Presidential election
- Partisan control: Democratic hold
- Popular vote margin: Democratic +7.5%
- Electoral vote
- Franklin D. Roosevelt (D): 432
- Thomas E. Dewey (R): 99
- 1944 presidential election results. Red denotes states won by Dewey, blue denotes states won by Roosevelt. Numbers indicate the electoral votes won by each candidate.

Senate elections
- Overall control: Democratic hold
- Seats contested: 35 of 96 seats (32 Class 1 seats + 4 special elections)
- Net seat change: Republican +1
- 1944 Senate results Democratic gain Democratic hold Republican gain Republican hold

House elections
- Overall control: Democratic hold
- Seats contested: All 435 voting members
- Popular vote margin: Democratic +4.7%
- Net seat change: Democratic +22
- 1944 House election results Democratic gain Democratic hold Republican gain Republican hold Third party hold

Gubernatorial elections
- Seats contested: 32
- Net seat change: Democratic +3
- 1944 gubernatorial election results Democratic gain Democratic hold Republican gain Republican hold

= 1944 United States elections =

Elections were held on November 7, 1944, during the final stages of World War II. President Franklin D. Roosevelt was easily re-elected to an unprecedented fourth term, and the Democratic Party retained their majorities in both chambers of Congress.

During the presidential election, Roosevelt was in office for three terms and eleven years, making him the longest-serving President in U.S. history. As the incumbent president, Roosevelt was renominated by the Democratic Party, while in the Republican primaries, New York Governor Thomas E. Dewey won his party's nomination. In Texas, the Texas Regulars was formed to block Roosevelt's reelection over the New Deal and his perceived supportive policies on African Americans, but their efforts were unsuccessful. Roosevelt defeated Dewey in a landslide, taking 432 electoral votes against Dewey's 99 electoral votes.

In the congressional elections, Democrats maintained control of Congress. In the Senate, Democrats lost seats but maintained control of the chamber. In the House of Representatives, Democrats won the popular vote by a margin of 4.7 percentage points and gained 22 seats for a healthy majority after spending the last term holding a razor-thin majority. In the governorships, Democrats gained three seats.

The elections were a referendum on Roosevelt's execution of the war. With the United States and the Allies delivering successful results against the Axis powers, especially with the fall of fascist Italy a year ago and the Normandy landings the last summer, the public rallied around the Democrats.
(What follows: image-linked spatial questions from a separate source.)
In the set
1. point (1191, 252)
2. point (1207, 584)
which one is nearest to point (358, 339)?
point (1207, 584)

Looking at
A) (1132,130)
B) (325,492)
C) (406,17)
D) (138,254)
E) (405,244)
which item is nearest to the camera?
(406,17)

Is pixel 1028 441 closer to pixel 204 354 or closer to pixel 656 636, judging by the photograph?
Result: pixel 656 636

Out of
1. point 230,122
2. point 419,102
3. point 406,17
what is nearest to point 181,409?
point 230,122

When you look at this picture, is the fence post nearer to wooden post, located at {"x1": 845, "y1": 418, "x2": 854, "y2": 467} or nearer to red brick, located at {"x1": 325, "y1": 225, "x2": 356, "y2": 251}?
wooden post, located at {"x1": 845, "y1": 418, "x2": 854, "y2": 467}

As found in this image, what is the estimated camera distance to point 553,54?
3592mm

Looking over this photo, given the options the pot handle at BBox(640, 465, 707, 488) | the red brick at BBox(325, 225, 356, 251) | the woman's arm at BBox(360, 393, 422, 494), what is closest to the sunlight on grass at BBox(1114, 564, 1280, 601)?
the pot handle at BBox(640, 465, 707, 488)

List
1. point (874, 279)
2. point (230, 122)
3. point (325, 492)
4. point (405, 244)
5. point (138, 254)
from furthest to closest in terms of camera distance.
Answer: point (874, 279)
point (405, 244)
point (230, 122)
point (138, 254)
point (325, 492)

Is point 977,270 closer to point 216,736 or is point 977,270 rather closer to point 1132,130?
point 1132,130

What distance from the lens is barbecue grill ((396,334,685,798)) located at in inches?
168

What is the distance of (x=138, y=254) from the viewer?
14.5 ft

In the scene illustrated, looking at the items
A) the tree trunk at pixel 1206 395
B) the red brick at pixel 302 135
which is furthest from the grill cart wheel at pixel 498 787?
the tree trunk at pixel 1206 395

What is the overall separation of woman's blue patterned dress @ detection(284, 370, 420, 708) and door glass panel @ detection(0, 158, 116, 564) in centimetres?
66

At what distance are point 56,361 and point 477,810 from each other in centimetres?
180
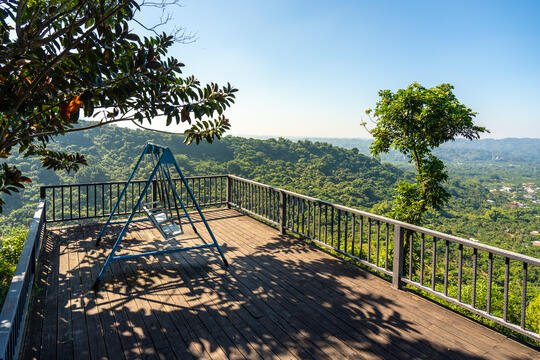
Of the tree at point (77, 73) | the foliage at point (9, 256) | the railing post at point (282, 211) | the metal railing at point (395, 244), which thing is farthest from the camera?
the railing post at point (282, 211)

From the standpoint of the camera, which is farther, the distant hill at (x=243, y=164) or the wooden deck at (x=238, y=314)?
the distant hill at (x=243, y=164)

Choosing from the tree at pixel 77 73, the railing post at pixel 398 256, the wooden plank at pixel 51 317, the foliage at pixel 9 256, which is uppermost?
the tree at pixel 77 73

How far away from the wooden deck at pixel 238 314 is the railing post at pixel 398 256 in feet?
0.44

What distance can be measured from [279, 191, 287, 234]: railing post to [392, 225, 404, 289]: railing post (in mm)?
2164

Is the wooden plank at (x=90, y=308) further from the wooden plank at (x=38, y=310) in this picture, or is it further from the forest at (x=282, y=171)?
the forest at (x=282, y=171)

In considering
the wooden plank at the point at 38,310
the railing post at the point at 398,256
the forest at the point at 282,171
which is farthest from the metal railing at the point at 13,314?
Result: the forest at the point at 282,171

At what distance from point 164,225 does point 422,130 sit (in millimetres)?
5944

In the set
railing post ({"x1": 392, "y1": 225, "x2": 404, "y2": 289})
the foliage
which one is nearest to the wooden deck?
railing post ({"x1": 392, "y1": 225, "x2": 404, "y2": 289})

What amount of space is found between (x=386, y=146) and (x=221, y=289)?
5.88 meters

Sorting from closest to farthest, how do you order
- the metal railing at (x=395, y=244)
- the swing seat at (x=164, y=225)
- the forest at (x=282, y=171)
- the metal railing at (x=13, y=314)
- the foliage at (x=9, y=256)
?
1. the metal railing at (x=13, y=314)
2. the metal railing at (x=395, y=244)
3. the swing seat at (x=164, y=225)
4. the foliage at (x=9, y=256)
5. the forest at (x=282, y=171)

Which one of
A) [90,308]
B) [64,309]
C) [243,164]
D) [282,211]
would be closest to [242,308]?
[90,308]

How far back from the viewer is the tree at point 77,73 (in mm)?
2051

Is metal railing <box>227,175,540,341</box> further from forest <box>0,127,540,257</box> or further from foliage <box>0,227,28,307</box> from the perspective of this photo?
forest <box>0,127,540,257</box>

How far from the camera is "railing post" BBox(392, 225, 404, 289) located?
3.23 meters
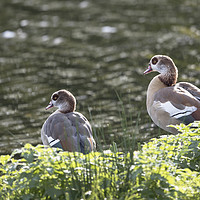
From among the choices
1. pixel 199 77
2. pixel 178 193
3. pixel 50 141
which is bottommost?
pixel 199 77

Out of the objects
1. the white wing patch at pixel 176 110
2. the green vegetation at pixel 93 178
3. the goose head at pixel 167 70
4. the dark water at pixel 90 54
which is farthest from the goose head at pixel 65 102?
the green vegetation at pixel 93 178

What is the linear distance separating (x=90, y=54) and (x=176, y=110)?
649 cm

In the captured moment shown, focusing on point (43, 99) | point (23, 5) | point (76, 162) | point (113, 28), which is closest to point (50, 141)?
point (76, 162)

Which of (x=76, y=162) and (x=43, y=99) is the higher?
(x=76, y=162)

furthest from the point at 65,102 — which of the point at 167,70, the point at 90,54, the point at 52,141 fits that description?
the point at 90,54

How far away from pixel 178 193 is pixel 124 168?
1.80 ft

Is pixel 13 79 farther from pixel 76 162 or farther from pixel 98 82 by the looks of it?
pixel 76 162

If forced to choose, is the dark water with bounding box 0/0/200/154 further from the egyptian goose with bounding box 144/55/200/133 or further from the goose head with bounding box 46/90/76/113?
the goose head with bounding box 46/90/76/113

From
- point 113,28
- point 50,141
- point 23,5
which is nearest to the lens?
point 50,141

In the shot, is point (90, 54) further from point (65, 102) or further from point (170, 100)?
point (170, 100)

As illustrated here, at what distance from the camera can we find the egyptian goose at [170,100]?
727cm

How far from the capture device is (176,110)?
24.2ft

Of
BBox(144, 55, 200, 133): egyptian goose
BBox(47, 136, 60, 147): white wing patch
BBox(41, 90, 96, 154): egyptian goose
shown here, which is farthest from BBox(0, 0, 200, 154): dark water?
BBox(47, 136, 60, 147): white wing patch

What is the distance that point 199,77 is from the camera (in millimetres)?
11609
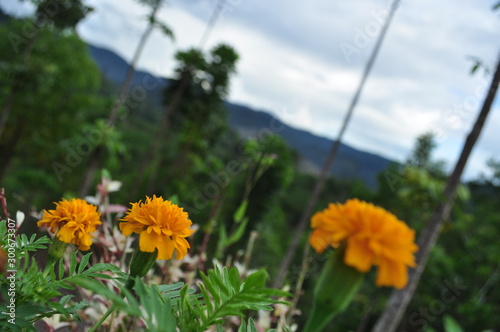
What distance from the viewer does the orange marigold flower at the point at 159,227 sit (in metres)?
0.75

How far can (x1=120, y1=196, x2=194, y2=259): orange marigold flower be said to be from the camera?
29.7 inches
After the election, Roosevelt died in office in April 1945 after his fourth inauguration.

==President==

Seeking a record fourth term, Democratic incumbent president Franklin D. Roosevelt was challenged by Republican governor Thomas E. Dewey of New York. Dewey ran an energetic campaign, seeking a smaller government and a less-regulated economy as the end of World War II seemed in sight. Roosevelt dominated the electoral college for the fourth straight election and won the popular vote by seven and a half points, his lowest margin. Roosevelt easily won his party's nomination, while Dewey took the Republican nomination on the first ballot over Ohio Governor John W. Bricker, who would be nominated for vice president. Future president Harry S. Truman won the Democratic nomination for vice president, replacing Henry A. Wallace on the Democratic ballot.

==United States House of Representatives==

The Democrats picked up a net gain of 20 seats in the House, increasing their majority, 242–191 (not included are two seats held by minor parties).

==United States Senate==

Although the Democrats suffered a net loss of one seat to the Republicans, they still kept a large majority in the Senate.